What method of performance appraisal would be appropriate for customer service representatives?
As the essay on employee evaluations and performance appraisals, the link to which is below, points out, the construction of performance appraisals can be surprisingly complicated, and there is no “one size fits all” approach that one can take. Customer service representatives, however, do provide a slightly easier category given their daily contact with customers. Because personality, or, at least, a good acting ability, is a sine qua non of customer relations, and because members of the public are free to register complaints with corporate management, at least part of a performance appraisal for a customer service representative can begin with the number and type of such complaints filed against him or her.
Customer service representatives are hired in no small part due their innate ability to present a positive, helpful veneer, as well as for their ability to solve problems in a timely manner. Consequently, a pattern of complaints regarding a particular customer service representative’s demeanor or competence provides a built-in system for evaluating his or her performance.

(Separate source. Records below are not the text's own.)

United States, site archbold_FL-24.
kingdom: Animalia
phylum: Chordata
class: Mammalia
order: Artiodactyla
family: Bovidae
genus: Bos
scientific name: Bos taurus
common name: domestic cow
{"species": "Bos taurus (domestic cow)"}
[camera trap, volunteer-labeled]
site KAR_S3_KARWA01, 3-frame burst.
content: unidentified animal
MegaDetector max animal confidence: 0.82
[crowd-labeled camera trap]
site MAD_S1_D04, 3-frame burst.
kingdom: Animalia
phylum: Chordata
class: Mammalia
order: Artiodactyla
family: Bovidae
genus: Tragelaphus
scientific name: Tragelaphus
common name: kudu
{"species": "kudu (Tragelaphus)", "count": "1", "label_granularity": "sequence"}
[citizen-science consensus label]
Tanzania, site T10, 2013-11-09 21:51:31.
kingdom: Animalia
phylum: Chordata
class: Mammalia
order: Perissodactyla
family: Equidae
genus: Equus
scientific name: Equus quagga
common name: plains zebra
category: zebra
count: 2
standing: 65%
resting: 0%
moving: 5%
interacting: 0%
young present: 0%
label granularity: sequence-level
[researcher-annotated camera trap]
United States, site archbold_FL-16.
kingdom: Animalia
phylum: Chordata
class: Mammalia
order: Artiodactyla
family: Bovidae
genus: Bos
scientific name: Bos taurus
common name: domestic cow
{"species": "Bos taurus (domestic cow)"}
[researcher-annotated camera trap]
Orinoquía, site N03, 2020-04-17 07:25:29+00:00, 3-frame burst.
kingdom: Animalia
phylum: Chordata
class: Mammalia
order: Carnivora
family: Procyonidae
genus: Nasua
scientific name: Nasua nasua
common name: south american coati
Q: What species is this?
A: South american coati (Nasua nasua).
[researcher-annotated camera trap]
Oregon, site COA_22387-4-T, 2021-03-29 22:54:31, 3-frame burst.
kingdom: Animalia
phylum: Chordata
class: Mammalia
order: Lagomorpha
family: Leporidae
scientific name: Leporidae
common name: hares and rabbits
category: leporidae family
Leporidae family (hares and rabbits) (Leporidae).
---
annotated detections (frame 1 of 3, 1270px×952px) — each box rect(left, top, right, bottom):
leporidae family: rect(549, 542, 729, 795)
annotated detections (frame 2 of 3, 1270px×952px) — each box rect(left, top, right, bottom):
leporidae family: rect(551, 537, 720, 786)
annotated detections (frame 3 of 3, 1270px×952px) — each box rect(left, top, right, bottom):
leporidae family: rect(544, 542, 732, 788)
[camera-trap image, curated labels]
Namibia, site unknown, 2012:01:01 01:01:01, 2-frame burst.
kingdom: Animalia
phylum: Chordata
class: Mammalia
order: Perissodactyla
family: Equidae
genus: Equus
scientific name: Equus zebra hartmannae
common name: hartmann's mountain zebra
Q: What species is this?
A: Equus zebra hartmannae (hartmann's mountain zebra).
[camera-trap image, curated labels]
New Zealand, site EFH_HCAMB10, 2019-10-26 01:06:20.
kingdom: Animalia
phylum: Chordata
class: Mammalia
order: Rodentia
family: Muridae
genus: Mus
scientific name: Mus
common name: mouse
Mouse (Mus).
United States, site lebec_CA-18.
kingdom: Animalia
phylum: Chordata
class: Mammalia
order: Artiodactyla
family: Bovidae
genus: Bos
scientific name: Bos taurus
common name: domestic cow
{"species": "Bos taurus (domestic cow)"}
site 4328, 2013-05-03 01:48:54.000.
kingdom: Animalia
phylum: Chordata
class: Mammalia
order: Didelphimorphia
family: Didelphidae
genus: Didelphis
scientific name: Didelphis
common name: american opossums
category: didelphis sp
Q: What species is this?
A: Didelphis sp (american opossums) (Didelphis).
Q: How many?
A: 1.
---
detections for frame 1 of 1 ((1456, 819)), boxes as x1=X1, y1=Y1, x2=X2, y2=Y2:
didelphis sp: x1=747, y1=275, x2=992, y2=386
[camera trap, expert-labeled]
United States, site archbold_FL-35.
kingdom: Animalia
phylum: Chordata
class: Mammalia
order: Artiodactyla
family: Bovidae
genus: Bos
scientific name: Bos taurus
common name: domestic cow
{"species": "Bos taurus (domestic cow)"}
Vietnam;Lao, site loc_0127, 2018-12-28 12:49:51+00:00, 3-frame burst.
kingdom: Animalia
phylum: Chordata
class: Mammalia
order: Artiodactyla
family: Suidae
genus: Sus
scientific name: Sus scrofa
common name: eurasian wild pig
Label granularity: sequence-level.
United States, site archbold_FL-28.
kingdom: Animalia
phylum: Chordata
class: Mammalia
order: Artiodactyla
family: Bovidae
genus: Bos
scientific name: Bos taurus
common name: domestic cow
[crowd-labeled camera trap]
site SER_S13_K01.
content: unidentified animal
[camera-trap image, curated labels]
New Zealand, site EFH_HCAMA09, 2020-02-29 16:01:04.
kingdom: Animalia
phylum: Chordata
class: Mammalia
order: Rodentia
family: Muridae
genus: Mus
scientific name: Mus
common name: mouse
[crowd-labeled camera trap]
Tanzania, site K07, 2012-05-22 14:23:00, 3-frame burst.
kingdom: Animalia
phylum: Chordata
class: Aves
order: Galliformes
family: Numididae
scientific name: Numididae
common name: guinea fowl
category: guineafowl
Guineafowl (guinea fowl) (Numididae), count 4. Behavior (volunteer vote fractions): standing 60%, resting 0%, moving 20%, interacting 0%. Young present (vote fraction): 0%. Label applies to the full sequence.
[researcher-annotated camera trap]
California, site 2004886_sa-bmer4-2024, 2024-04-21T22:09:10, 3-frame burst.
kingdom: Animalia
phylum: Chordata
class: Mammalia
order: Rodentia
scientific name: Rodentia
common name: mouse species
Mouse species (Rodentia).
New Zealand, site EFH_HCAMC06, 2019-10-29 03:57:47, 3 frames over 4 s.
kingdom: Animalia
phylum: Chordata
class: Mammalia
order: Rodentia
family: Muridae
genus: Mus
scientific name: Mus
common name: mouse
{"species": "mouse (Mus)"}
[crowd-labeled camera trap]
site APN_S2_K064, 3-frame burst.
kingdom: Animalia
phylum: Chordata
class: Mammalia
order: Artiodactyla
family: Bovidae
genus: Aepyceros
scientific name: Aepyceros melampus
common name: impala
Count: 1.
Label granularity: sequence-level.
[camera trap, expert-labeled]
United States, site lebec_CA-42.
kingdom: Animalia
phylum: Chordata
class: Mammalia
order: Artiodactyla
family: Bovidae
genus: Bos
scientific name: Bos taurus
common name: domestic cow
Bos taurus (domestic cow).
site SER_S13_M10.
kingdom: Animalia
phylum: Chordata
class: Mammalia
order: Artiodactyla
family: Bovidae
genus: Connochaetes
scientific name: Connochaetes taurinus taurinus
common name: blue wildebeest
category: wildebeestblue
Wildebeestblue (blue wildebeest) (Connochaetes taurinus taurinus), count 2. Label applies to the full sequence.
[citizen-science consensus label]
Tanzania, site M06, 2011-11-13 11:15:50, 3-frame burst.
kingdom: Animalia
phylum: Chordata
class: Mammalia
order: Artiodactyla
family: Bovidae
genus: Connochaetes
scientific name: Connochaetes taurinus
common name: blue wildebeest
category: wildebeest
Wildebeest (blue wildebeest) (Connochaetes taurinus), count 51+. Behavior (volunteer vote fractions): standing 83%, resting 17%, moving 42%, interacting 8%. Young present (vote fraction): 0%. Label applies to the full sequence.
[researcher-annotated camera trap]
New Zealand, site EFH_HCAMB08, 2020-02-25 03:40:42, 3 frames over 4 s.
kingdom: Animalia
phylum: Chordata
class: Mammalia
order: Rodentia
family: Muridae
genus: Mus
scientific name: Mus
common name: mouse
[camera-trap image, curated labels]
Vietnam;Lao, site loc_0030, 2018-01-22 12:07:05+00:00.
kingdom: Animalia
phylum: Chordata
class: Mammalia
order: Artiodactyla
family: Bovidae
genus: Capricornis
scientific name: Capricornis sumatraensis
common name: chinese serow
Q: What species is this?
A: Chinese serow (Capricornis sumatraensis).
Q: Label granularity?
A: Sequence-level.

When constructing an employee evaluation or performance appraisal methodology specific to customer service representatives, therefore, the emphasis will naturally be on the individual’s record at working with customers to resolve problems. Such an appraisal would likely include discussions of the employee’s professionalism in representing the company while maintaining a cordial demeanor with the customers. The appraisal would include a discussion of the employee’s ability to work with “difficult” customers, and to quickly navigate the internal corporate system to resolve problems as expeditiously as possible. Customer service representatives must enjoy the nature of their work, and must be willing to convey a sense of willingness to consult management should the customer’s problem prove excessively difficult to resolve or the customer’s personality prove particularly problematic. Personality conflicts between customer service representatives and customers are inevitable, if rare, and an employee who understands the need to shift the case to a “manager” without becoming noticeably angry or upset is a highly sought capability, and the employee’s track record in that regard would be part of a performance appraisal.